C Function to Step through its own Assembly

Question

I am wondering if there is a way to write a function in a C program that walks through another function to locate an address that an instruction is called.

For example, I want to find the address that the ret instruction is used in the main function.

My first thoughts are to make a while loop that begins at "&main()" and then looping each time increments the address by 1 until the instruction is "ret" at the current address and returning the address.

Different x86 instructions have different lengths, and may include _immediate_ data values that could be mistaken for a 'ret' instruction. Also, a function could have more than one 'ret' instruction, or have variants of the 'ret' instruction. — Ian Abbott, Nov 27 '17 at 19:03
@OliverCharlesworth I don't know how I would interpret what instruction is at the current address as I increment though main(). — Ethan, Nov 27 '17 at 19:03
@IanAbbott Assuming that the functions are extremely simplistic and essentially useless, such as all that they contain are a nop and a ret, is there a way to interpret the instruction given an address? — Ethan, Nov 27 '17 at 19:05
What is the purpose of this? What are you actually trying to accomplish by doing this? — dbush, Nov 27 '17 at 19:10
@dbush I'm trying to write a function that back traces and prints a count of how many functions deep it is and stops when it reaches the main function.

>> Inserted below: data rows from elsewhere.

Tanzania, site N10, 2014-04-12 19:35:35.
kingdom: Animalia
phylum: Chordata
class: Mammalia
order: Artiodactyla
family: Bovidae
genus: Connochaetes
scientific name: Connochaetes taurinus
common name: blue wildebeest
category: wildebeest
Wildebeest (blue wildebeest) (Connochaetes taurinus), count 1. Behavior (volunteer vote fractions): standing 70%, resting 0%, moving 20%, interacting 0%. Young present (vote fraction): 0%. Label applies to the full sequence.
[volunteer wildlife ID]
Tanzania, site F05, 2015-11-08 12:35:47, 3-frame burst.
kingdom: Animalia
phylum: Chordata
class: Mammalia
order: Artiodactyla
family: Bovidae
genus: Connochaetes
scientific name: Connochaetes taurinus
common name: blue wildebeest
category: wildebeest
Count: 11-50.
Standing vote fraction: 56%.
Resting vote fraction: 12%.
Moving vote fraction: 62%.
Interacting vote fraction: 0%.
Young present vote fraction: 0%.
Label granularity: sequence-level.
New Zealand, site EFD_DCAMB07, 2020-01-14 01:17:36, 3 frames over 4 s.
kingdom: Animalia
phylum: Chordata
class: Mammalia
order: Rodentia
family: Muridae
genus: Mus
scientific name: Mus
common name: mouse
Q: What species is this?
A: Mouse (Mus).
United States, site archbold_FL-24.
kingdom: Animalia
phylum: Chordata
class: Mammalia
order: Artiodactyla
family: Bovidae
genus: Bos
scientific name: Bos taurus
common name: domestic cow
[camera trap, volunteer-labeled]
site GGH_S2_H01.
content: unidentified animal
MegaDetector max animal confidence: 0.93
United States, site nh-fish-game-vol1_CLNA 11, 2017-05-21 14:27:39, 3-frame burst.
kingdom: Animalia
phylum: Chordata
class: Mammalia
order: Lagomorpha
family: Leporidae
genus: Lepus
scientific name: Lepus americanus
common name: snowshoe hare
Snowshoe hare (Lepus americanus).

Example: main() calls foo() calls bar() calls print(). print looks back and says, print 1, 2, 3...until it recognizes that its back within the bounds of main(). — Ethan, Nov 27 '17 at 19:14
GNU libc has some backtrace functions that a program can call to do this sort of thing as long as the program has not been compiled to omit frame pointers from the stack frames. — Ian Abbott, Nov 27 '17 at 19:20
@ethanelle: Tracing function calls back to `main` is different from disassembling instructions. — Eric Postpischil, Nov 27 '17 at 19:23
@EricPostpischil I say disassembling instructions because in this specific instance within the big picture, I only want to find the bounds of main() so the program can recognize whether an address is inside or outside of the main function. Is there an easier way to trace functions that does not consider the base case of being inside main()? — Ethan, Nov 27 '17 at 19:28
@ethanelle: Finding the current function call chain is usually done by tracing the stack. Each function leaves information on the stack. Most especially, the return address for the prior function must be saved. (Although the most recent return address might be held in a register and not saved to the stack unless and until another call is about to be performed.) Tracing back on the stack used to be “easy,” as there were clear links from frame to frame, so you just had to follow the links to the last one. Unfortunately, as Ian Abbott mentions, programs may be compiled not to use frame pointers,… — Eric Postpischil, Nov 27 '17 at 19:52
… in which case the desired information is not directly available, and tracing back can be hard. In any case, you should probably enter a new question, asking something like “How can I write a program that traces back its own stack frames?” (But search for existing questions first.) — Eric Postpischil, Nov 27 '17 at 19:53
OP: you should certainly look into forcing compiler to provide stack-frame ("-fno-omit-frame-pointer" in gcc) and look into the classic methods of stack backtracing. If this is viable for you, it will work much better than any ad-hoc heuristic based on something else, plus it's largely supported by tools, maybe even some runtime functions in clib? (never used that, so I'm not sure). — Ped7g, Nov 27 '17 at 21:08
other option (related to this question) is to change `main` to store it's own address (near the `call` into app body) to some global variable, so you can check stack content against that address +-few bytes, but I don't see how to proceed further, how to find the call depth even if you know which stack value is return into `main`, still the functions between may allocate different amount of memory per call and you can't tell apart return address value from ordinary value. — Ped7g, Nov 27 '17 at 21:14
@EricPostpischil yes, but that may be quite some distance from the actual `body` call, and the OP want to use that address to decide which return address in stack is going into `main`. As the C compiler is not obliged to even produce `main` code in single assembly block (it may interleave it with other function code and jump around, if it does wish to do so), using a value very near to the expected return address would give it better probability to find the true address into main. It's still very silly and error prone way to achieve what the OP is looking for, may stop working with next build. — Ped7g, Nov 28 '17 at 13:01

score 4 · Answer 1 · answered Nov 27 '17 at 19:19

4

It is certainly possible to write a program that disassembles machine code. (Obviously, this is architecture-specific. A program like this works only for the architectures it is designed for.) And such a program could take the address of its main routine and examine it. (In some C implementations, a pointer to a function is not actually the address of the code of the function. However, a program designed to disassemble code would take this into an account.)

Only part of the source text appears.